It’s really surprising how many of these people honestly seem to believe they got where they are all on their own, or who think all progress should stop once they’ve gotten what they want.
I remember being particularly pissed off about the music class because I had transferred in from a different university, and was for three semesters assured by three different arts & sciences advisors that my arts credit requirements were in the bag.
Then I went a fourth time, just to be sure and I hear “uh-oh! all your art credits are in the applied arts. You’ll need a fine arts course” add that to needing one honors course and there being an honors ethnomusicology course but no honors physics courses, and there I am, sputtering in outrage because this clearly unreasonable man expects me to hear the difference between 3/4 time and 4/4 time just by listening. If I had those talents, I’d play a fucking instrument. Give me my C and let me go home.
I normally like my humanities credits. But this semester, I had to take Microeconomics (which is humanities, but has the audacity to pawn itself off as a science). I got a 100 on the first exam, all while going “I don’t care, I don’t care, I don’t care” in my head.
isn’t it strange to look back at the sorts of crap you put up with? i also worked a school-break job for three years at a male-dominated place — a cigar shop — and i know it’s not exactly a prestigious sort of job, but we could wear whatever we wanted and play our own music in the store and smoke on the job, and i thought it was just about the coolest place to work ever, being the obsessed-with-empire-records-sort and all … I was the only girl there and at the time I realized, obviously, that I was being sexually harassed left and right by my coworkers — not just verbal, but ass-pats and the like, and once my 30-something married boss even whipped his dick out in the storage room … and yet, it kind of never occurred to me that this was something I should really be offended/annoyed by, that i had a right to, in anything but a vague way … it was just, like, well, i’m a girl in this male-dominated place, so I guess this is what I have to put up with in order to work here ….
it’s not like it was scarring in any sort of giant sense, but I just sort of find it amazing to look back at and marvel at my lack-of-reaction …
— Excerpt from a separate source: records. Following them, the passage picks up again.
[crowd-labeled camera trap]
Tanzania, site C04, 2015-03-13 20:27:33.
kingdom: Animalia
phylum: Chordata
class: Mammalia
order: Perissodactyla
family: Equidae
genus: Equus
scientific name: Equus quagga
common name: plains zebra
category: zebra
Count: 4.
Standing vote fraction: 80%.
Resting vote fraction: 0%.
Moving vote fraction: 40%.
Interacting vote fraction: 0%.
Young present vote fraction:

sorry for the lack of response and it’s lack-of-relevance to the focus of this post, yo. your description of your summer employment just struck a chord ….
long response, I meant
Count me among the people who are surprised this woman had the free time to hack out a rant like this while studying engineering. I remember touring a university’s computer science department when I was still debating where to apply, and the one female professor kept telling me how wonderful it’d be to have another woman in the program. They had a support group! Because it’s so hard to work with men all the time! I could join! I was like, lady, I’m a software engineer. When the hell do you think I’ll have time to join your coffee klatch and bitch about the boys? And if I do have free time, why’d I sit around and kvetch when I could be at a LAN party with said boys?
I don’t recall whether my uni had women’s study courses. I did take a Women in Art History course, though. It was taught by a woman, but she was bizarrely uptight. I’m sorry, if you can’t say the words “rape” or “vagina” aloud without blushing and stuttering, maaaybe you shouldn’t be teaching a course focusing on people like Artemisia Gentileschi and Georgia O’Keefe? Just a thought?